Last weekend (and on into the early part of the week) I had several unbreakable deadlines. Graduation was going to be Sunday afternoon whether I liked it or not, and the university faculty meeting had been scheduled since before the first day of classes. My faculty development institute had to work around those deadlines, and my blog post came in third or fourth behind those commitments. While I would have liked to do it all, last week I just couldn’t.

I’m pretty sure that happens to our students, too. While they don’t have many of the extra-curricular commitments I do (I teach mostly traditional-age students in a residential college setting), they do have three or four other classes besides mine, and we all have assignments due at the same time. A big part of managing college is recognizing that basic fact, and managing time accordingly—something it can take most students a while to figure out. But two weeks ago in one of my faculty development groups a colleague said something that really stuck with me — she reminded us that we are asking our students to produce their best work when they have the least flexible time.
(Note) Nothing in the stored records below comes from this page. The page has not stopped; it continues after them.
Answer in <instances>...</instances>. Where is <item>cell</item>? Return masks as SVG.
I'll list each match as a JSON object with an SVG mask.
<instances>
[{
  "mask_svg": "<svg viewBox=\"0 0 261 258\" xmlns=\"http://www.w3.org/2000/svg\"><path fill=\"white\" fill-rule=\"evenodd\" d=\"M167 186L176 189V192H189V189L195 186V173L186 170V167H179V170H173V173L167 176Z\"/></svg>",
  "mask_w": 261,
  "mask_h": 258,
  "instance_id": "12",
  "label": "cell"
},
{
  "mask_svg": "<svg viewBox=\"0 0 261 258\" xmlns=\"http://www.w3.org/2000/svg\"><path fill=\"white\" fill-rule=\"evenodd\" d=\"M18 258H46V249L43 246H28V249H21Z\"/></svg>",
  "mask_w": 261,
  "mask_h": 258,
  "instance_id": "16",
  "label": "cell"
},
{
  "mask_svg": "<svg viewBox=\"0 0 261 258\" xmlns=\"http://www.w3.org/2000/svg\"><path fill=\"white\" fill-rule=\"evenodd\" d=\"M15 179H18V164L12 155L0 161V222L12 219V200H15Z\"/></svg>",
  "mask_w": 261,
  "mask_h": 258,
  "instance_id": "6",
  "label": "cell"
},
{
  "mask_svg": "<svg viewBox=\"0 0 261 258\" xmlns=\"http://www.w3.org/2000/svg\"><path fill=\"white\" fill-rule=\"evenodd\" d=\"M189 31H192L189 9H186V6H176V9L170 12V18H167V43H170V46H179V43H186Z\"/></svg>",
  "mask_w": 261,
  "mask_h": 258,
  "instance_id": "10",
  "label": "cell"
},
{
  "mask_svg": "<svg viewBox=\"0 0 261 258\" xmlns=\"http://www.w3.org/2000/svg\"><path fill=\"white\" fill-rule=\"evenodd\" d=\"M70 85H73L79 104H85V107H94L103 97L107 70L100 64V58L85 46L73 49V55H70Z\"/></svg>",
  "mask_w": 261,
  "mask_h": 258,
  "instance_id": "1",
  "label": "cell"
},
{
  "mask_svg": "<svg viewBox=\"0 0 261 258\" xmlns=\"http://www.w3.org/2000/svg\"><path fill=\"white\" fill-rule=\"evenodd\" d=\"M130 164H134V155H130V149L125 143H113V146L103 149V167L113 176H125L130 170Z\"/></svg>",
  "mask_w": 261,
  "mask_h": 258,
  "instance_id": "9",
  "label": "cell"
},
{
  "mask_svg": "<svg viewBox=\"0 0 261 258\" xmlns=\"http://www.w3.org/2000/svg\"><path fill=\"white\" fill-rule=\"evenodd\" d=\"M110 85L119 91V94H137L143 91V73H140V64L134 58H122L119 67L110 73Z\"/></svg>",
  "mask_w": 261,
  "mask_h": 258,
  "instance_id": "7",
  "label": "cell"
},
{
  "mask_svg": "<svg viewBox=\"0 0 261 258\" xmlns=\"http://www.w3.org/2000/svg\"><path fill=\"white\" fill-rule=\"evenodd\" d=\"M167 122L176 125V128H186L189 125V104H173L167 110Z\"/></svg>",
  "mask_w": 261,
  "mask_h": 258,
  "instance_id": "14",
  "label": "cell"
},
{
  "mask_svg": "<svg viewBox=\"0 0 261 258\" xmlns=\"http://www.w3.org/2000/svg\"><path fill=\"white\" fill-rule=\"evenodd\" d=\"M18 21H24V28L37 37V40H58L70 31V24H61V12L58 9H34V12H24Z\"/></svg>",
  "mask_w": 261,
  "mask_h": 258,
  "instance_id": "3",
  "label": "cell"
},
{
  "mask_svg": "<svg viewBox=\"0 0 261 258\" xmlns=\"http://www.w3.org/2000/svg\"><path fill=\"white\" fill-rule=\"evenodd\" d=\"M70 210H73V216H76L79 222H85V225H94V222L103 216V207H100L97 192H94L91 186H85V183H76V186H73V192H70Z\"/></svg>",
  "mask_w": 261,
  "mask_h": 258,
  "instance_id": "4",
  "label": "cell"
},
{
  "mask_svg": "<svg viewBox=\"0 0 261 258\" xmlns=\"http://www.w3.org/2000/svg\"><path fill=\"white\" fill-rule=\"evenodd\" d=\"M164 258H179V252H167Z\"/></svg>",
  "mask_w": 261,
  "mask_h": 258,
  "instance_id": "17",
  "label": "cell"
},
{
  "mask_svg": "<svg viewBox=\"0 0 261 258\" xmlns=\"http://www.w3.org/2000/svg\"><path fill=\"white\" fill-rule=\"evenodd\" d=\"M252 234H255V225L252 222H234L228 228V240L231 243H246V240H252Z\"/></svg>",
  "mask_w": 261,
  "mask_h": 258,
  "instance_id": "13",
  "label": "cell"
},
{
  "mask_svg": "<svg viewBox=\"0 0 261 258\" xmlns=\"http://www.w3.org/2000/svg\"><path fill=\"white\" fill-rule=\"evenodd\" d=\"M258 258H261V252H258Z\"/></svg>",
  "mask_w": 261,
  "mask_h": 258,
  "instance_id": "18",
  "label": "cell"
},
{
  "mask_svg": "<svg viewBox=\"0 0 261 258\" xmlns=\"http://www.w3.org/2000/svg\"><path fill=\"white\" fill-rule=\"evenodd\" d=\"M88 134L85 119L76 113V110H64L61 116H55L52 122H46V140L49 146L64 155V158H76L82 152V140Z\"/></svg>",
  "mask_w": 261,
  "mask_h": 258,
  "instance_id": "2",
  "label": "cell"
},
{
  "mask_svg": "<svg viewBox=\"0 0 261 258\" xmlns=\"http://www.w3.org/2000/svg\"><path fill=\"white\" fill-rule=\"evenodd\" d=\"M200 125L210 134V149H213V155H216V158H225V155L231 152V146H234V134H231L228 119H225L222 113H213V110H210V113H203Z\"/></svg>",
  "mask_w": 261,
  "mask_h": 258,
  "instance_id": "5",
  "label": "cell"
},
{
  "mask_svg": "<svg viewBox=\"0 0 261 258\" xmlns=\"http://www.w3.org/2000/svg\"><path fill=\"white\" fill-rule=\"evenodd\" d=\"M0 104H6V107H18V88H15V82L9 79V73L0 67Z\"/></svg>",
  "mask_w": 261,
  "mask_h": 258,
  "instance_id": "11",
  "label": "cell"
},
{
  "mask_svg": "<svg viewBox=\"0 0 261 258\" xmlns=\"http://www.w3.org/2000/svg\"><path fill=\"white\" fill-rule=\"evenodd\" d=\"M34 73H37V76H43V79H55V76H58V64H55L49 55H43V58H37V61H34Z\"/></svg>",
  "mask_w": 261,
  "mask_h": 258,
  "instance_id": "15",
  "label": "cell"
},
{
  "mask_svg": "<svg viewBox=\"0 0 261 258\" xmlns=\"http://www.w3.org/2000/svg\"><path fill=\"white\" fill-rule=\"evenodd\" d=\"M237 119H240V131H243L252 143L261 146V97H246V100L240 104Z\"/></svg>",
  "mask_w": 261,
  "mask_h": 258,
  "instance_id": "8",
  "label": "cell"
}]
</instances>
The end-of-term research paper, big project, or even final exam, while a useful assessment tool from the point of view of the faculty member trying to figure out what a student has learned, cumulatively, over the course of the semester, may not actually be all that representative of a student’s best work. I’m suddenly recalling a conversation I had with my daughter a couple of weeks back, when she noted that she still had two things due for each course—and that seemed like too much. At the time, my students still had two things due as well, and that seemed perfectly normal and even necessary to me. But two things in each class? How good a job could they do on them all?

Some schools, of course, evade this problem by having students only take one course at a time. But I imagine the vast majority of us still operate on a “traditional” course schedule of four or five courses per term, each with something major due at the end. My own inability to meet a simple deadline in a busy time, though, suggests that we might want to think about a change. Maybe not: Susan O’Doherty suggested in her last post that procrastination may not be so bad. But is managing to pull it off the best we can hope for? What do you think?